The history of Somerset West is to a great part the history of the most famous Cape Dutch manor Vergelegen. In 1657 the first Europeans, three cattle dealers from Cape Town, travelled into the region at the Helderberg, the clear mountain, which rises above the present Somerset West.
Living there at the time were about five hundred members of the Chainoukwa Clan. The wealth of these people, who regarded their homeland with much pride as the most beautiful place in the world, and the beauty of the land as such were reason enough for the three Dutch travellers to give the area the name which it still carries today: Hottentots Holland.

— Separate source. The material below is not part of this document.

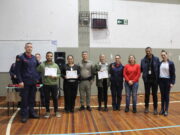 Defesa Civil entrega certificados de reconhecimento aos voluntários do Centro Regional de Doações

Fifteen years later the Chainoukwa sold their land and ownership shifted to the Dutch East India Company. Shortly afterwards governor Willem Adrian van der Stel visited the estate and fell in love with it. Employees of the company were not allowed to acquire any property - however, van der Stel bypassed this regulation by bestowing land to his brother Frans and himself. On February first 1700, van der Stel let a dignitary who was passing through bestow the distant estate Vergelegen to himself. And so began an obsession to which we today owe the existence of the stunning estate with its century old trees, its incomparably beautiful park, the old white Cape Dutch houses and its magnificent garden. It is also this obsession that cost van der Stel his job in office and his honour.

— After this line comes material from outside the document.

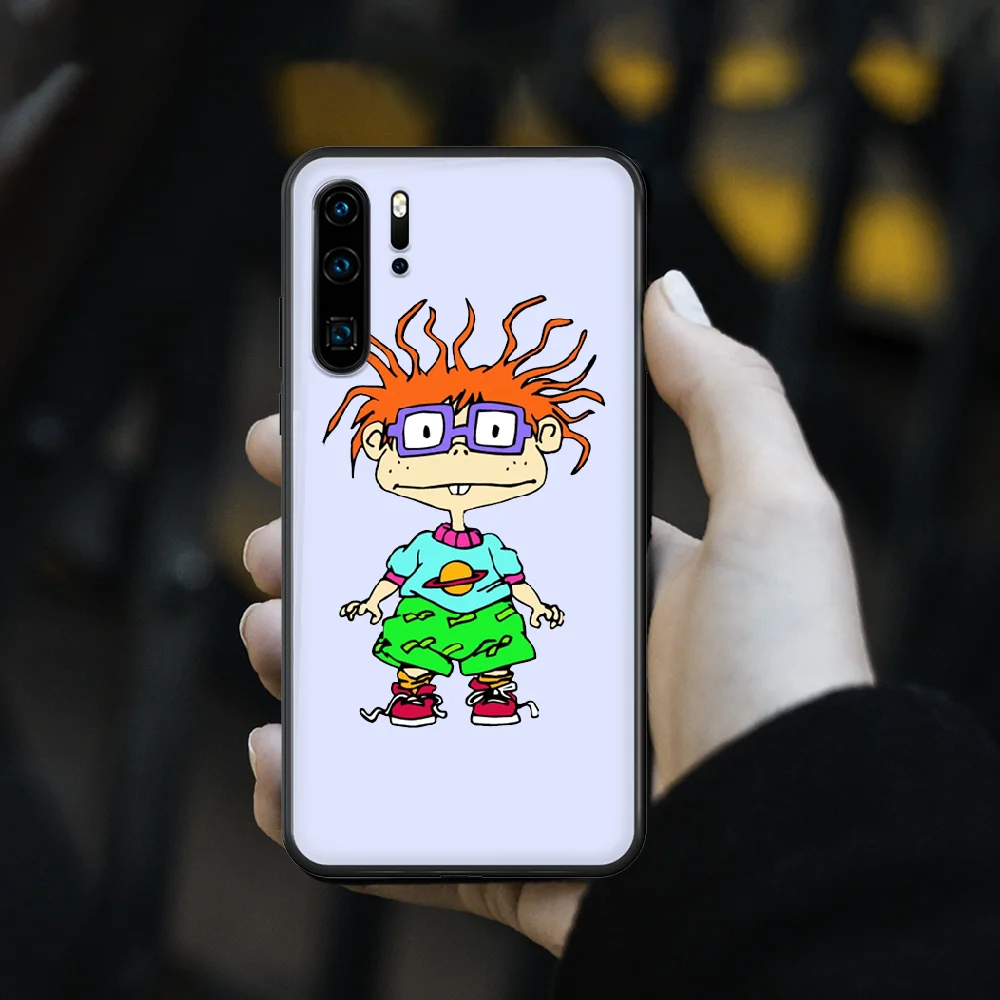 

Cartoon Rugrat Phone Case cover For huawei p 8 9 10 20 30 40 P pro Smart 2019 Z lite mini black Cell Tpu Etui Fashion Prime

The governor soon only had interest in increasing size and beauty of his property and disregarded his duties. This news reached the head of the company in Holland and in 1707 van der Stel was removed from office and ordered back to Holland. Vergelegen went back into company ownership and its land was divided. The marvellous mansion was demolished - the strict Calvinists in Holland regarded it as being too pompous.
Many estates were established in the area around Vergelegen, but none can compare in beauty. 1817 the farmers decided to build a communal church which would spare them the trip to Stellenbosch each Sunday. Three years later the construction was complete and the English governor Lord Somerset gave official permission to give the hereby newly established town his name: Somerset. (The add-on West is to distinguish between a town in the Eastern Cape which also received the Lords name.)